◆ Objetivo del ejercicio
Responde estas preguntas a partir del fragmento seleccionado.
1. ¿Qué nombre daban los griegos al descenso?
2. ¿Qué palabra usó un diputado para referirse a quienes votaron por Piñera?
3. Según una ministra, ¿qué clase de derrota es esta, en lugar de política?

◆ Fragmento seleccionado
###
Cuando la derrota es indesmentible, contundente, inapelable, no se puede esconder su magnitud debajo de la alfombra, como no se puede tapar el sol con un dedo. Intentar hacerlo siquiera no solo es un acto de deshonestidad intelectual, sino también un síntoma de falta de coraje. 

Hay que mirar a la derrota de frente, cara a cara, sin anestesias ni máscaras. Darle la espalda, echarle la culpa al empedrado es desaprovechar la oportunidad de hacer lo que los griegos llamaban la «katábasis», el descenso. Es lo que han hecho todos los grandes héroes de la mitología y la historia: no existe ascenso sin descenso. Pero parece que ya no hay héroes en nuestra «centroizquierda», derrotada este domingo no por el candidato de derecha, sino por el pueblo elector, ese que ella ha dicho siempre representar y defender. 

Hay un diputado que, por ejemplo, ha llegado a acusar de «idiotas» a los que votaron por Piñera. Echarle la culpa de la derrota al elector: ¿no es delirante? Pero más allá de lo burdo, esa afirmación es un síntoma de iluminismo totalitario. Otros han hablado de «los fachos del pueblo». Una diputada ha afirmado: «La derrota solo existe cuando hemos dejado de luchar«. Y una ministra ha dicho que esta no es una derrota política, sino electoral. Voluntarismo discutible y entelequias que corren el riesgo de quitarle a la derrota su sentido.
###
◆ Ítems proporcionados
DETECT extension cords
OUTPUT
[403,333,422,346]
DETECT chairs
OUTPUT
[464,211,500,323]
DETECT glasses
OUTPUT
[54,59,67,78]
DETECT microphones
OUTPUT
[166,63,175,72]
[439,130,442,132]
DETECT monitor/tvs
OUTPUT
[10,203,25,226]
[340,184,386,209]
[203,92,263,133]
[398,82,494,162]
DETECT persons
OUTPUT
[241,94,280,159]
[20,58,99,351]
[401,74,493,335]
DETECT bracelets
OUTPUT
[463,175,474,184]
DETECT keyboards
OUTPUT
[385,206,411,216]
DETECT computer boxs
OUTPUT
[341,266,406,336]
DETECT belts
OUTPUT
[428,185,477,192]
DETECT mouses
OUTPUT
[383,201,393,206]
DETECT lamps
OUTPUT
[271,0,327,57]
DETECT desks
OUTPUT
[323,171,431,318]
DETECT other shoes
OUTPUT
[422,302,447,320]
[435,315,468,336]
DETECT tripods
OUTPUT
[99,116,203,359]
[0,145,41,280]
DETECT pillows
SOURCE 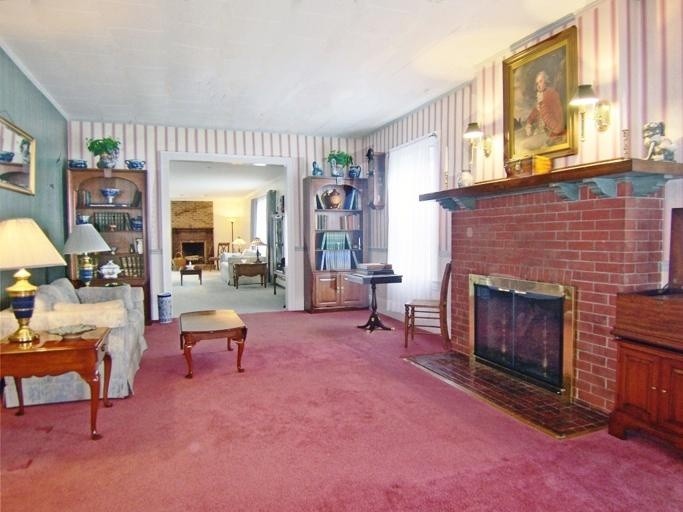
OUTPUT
[37,278,133,317]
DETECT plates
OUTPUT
[48,324,98,339]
###
◆ Respuesta del ejercicio
1. «Katábasis».
2. «Idiotas».
3. Electoral.